Each line below is to be written out in full, exactly as shown.

Stored items
%%
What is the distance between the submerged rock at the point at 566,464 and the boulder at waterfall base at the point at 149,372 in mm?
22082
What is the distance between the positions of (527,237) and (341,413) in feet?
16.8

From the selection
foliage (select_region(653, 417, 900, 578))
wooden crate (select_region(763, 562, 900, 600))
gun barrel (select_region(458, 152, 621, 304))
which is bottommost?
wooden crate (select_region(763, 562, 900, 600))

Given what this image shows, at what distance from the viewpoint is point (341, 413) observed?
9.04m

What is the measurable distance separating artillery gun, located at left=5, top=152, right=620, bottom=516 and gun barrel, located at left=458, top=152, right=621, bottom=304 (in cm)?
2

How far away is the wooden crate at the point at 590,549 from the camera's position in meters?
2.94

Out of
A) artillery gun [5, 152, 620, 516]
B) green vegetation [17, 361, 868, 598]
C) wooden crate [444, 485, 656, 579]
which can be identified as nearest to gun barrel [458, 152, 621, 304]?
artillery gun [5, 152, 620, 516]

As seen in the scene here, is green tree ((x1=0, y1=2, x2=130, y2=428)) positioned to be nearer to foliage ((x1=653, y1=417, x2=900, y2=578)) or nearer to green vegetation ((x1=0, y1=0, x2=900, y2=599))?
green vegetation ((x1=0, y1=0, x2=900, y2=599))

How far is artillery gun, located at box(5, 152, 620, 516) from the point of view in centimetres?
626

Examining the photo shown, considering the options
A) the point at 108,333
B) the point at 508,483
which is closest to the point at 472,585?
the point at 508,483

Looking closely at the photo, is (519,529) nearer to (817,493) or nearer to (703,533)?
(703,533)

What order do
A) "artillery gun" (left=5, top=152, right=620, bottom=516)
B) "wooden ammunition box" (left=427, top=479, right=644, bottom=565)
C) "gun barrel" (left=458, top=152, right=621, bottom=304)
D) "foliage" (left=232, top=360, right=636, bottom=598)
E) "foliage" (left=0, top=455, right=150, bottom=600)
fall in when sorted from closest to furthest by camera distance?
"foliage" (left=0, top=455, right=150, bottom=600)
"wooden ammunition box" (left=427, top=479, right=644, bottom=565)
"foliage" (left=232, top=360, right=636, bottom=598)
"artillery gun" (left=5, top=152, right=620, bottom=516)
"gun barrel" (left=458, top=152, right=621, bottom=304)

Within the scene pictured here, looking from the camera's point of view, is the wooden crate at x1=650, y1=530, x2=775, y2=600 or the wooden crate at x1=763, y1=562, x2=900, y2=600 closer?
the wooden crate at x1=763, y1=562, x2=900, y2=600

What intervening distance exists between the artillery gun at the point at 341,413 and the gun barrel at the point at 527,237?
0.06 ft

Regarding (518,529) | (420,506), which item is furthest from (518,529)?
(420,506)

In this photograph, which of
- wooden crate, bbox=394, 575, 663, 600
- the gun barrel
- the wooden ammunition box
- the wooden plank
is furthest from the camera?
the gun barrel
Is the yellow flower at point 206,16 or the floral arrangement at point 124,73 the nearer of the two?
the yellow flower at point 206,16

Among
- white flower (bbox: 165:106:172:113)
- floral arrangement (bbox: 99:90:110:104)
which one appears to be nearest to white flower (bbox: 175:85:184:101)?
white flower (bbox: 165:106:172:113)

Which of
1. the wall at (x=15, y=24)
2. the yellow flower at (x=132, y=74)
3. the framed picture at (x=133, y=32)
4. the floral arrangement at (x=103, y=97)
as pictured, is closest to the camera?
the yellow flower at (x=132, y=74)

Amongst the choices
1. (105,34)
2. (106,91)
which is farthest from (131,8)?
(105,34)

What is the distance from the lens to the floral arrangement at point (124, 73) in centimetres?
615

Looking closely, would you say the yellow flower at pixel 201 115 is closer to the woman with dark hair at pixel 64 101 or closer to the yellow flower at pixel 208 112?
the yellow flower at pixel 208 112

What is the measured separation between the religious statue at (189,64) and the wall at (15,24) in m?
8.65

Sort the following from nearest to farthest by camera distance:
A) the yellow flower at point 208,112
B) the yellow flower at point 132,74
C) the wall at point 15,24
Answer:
%%
[Full response]:
What is the distance between the submerged rock at the point at 566,464 and the boulder at waterfall base at the point at 149,372 in mm?
22082
What is the distance between the positions of (527,237) and (341,413) in feet?
16.8

From the selection
foliage (select_region(653, 417, 900, 578))
wooden crate (select_region(763, 562, 900, 600))
gun barrel (select_region(458, 152, 621, 304))
which is bottommost?
wooden crate (select_region(763, 562, 900, 600))

Given what this image shows, at what distance from the viewpoint is point (341, 413) observed?
9.04m

What is the measurable distance separating artillery gun, located at left=5, top=152, right=620, bottom=516 and gun barrel, located at left=458, top=152, right=621, bottom=304 (in cm)?
2

How far away is the wooden crate at the point at 590,549 from the camera's position in meters?
2.94

Out of
A) artillery gun [5, 152, 620, 516]
B) green vegetation [17, 361, 868, 598]
C) wooden crate [444, 485, 656, 579]
which can be identified as nearest to gun barrel [458, 152, 621, 304]?
artillery gun [5, 152, 620, 516]

As seen in the scene here, is green tree ((x1=0, y1=2, x2=130, y2=428)) positioned to be nearer to foliage ((x1=653, y1=417, x2=900, y2=578)) or nearer to green vegetation ((x1=0, y1=0, x2=900, y2=599))?
green vegetation ((x1=0, y1=0, x2=900, y2=599))

How far is artillery gun, located at box(5, 152, 620, 516) from the point of view in centimetres?
626

Examining the photo shown, considering the options
A) the point at 108,333
B) the point at 508,483
which is closest to the point at 472,585?
the point at 508,483

Looking closely at the photo, is (519,529) nearer to (817,493) or nearer to (703,533)?
(703,533)

What order do
A) "artillery gun" (left=5, top=152, right=620, bottom=516)
B) "wooden ammunition box" (left=427, top=479, right=644, bottom=565)
C) "gun barrel" (left=458, top=152, right=621, bottom=304)
D) "foliage" (left=232, top=360, right=636, bottom=598)
E) "foliage" (left=0, top=455, right=150, bottom=600)
fall in when sorted from closest to furthest by camera distance?
"foliage" (left=0, top=455, right=150, bottom=600)
"wooden ammunition box" (left=427, top=479, right=644, bottom=565)
"foliage" (left=232, top=360, right=636, bottom=598)
"artillery gun" (left=5, top=152, right=620, bottom=516)
"gun barrel" (left=458, top=152, right=621, bottom=304)

Within the scene pictured here, looking from the camera's point of view, is the wooden crate at x1=650, y1=530, x2=775, y2=600 or the wooden crate at x1=763, y1=562, x2=900, y2=600 closer?
the wooden crate at x1=763, y1=562, x2=900, y2=600

What intervening distance exists between the artillery gun at the point at 341,413 and the gun barrel at the point at 527,237?
0.06 ft

Regarding (518,529) | (420,506), which item is furthest from (518,529)?
(420,506)

In this photograph, which of
- wooden crate, bbox=394, 575, 663, 600
- the gun barrel
- the wooden ammunition box
- the wooden plank
is furthest from the camera?
the gun barrel
Is the yellow flower at point 206,16 or the floral arrangement at point 124,73 the nearer of the two?
the yellow flower at point 206,16

Among
- white flower (bbox: 165:106:172:113)
- floral arrangement (bbox: 99:90:110:104)
which one appears to be nearest to white flower (bbox: 175:85:184:101)?
white flower (bbox: 165:106:172:113)

Which of
1. the wall at (x=15, y=24)
2. the yellow flower at (x=132, y=74)
3. the framed picture at (x=133, y=32)
4. the floral arrangement at (x=103, y=97)
as pictured, is closest to the camera?
the yellow flower at (x=132, y=74)

Amongst the choices
1. (105,34)
2. (106,91)
which is farthest from (131,8)?
(105,34)

What is the distance from the lens to the floral arrangement at point (124, 73) in centimetres?
615

Looking closely, would you say the yellow flower at pixel 201 115 is closer to the woman with dark hair at pixel 64 101 or closer to the yellow flower at pixel 208 112?
the yellow flower at pixel 208 112

What is the measured separation between the religious statue at (189,64) and the wall at (15,24) in m?
8.65

Sort the following from nearest to farthest by camera distance:
A) the yellow flower at point 208,112
B) the yellow flower at point 132,74
C) the wall at point 15,24
Answer:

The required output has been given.